---------- TASK INPUT
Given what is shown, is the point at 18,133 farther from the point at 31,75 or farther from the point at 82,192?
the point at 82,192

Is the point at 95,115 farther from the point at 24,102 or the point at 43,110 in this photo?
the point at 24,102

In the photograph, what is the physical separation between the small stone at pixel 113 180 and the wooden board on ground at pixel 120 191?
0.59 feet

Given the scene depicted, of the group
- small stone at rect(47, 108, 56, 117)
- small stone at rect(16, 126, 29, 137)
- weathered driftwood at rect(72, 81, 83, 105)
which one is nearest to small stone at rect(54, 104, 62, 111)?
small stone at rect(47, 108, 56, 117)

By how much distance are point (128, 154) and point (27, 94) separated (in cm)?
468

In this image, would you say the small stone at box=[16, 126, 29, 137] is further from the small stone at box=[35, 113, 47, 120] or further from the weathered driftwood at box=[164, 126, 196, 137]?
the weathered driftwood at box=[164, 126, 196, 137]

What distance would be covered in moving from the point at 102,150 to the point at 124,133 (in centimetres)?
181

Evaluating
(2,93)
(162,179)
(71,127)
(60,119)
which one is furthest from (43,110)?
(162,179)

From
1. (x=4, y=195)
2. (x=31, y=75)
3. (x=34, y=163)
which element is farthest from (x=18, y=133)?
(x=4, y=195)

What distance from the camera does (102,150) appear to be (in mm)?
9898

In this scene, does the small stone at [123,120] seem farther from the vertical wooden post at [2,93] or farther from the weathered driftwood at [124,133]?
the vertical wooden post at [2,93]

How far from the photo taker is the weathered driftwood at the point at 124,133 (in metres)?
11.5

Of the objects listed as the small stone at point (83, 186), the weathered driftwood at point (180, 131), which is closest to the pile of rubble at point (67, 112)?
--------------------
▸ TASK TO CARRY OUT: Write out the whole listing above again, replacing "pile of rubble" with "heap of rubble" and leaving everything else unchanged.

▸ SOLUTION TO THIS EXERCISE:
Given what is shown, is the point at 18,133 farther from the point at 31,75 or farther from the point at 82,192?
the point at 82,192

Is the point at 95,115 farther from the point at 24,102 or the point at 43,110 in this photo?
the point at 24,102

In the photograph, what is the physical separation between the small stone at pixel 113 180 and the wooden board on ground at pixel 120 191?
0.59 feet

Given the scene depicted, of the group
- small stone at rect(47, 108, 56, 117)
- small stone at rect(16, 126, 29, 137)
- weathered driftwood at rect(72, 81, 83, 105)
which one is nearest to small stone at rect(54, 104, 62, 111)?
small stone at rect(47, 108, 56, 117)

By how much distance are point (128, 154) and point (27, 94) separated (in cm)?
468

In this image, would you say the small stone at box=[16, 126, 29, 137] is further from the small stone at box=[35, 113, 47, 120] or further from the weathered driftwood at box=[164, 126, 196, 137]?
the weathered driftwood at box=[164, 126, 196, 137]

What distance would be covered in moving from the point at 102,150 to the point at 124,133 (in centimetres)?
181

Evaluating
(2,93)
(162,179)
(71,127)
(60,119)
which one is furthest from (43,110)?
(162,179)

From
1. (x=4, y=195)
2. (x=31, y=75)
3. (x=34, y=163)
which element is farthest from (x=18, y=133)?
(x=4, y=195)

What distance from the camera does (102,150) appear to be (in mm)?
9898

In this scene, does the small stone at [123,120] seem farther from the vertical wooden post at [2,93] or farther from the weathered driftwood at [124,133]?
the vertical wooden post at [2,93]

How far from the photo taker is the weathered driftwood at the point at 124,133 (in metres)?
11.5

Of the objects listed as the small stone at point (83, 186), the weathered driftwood at point (180, 131), which is closest to the heap of rubble at point (67, 112)?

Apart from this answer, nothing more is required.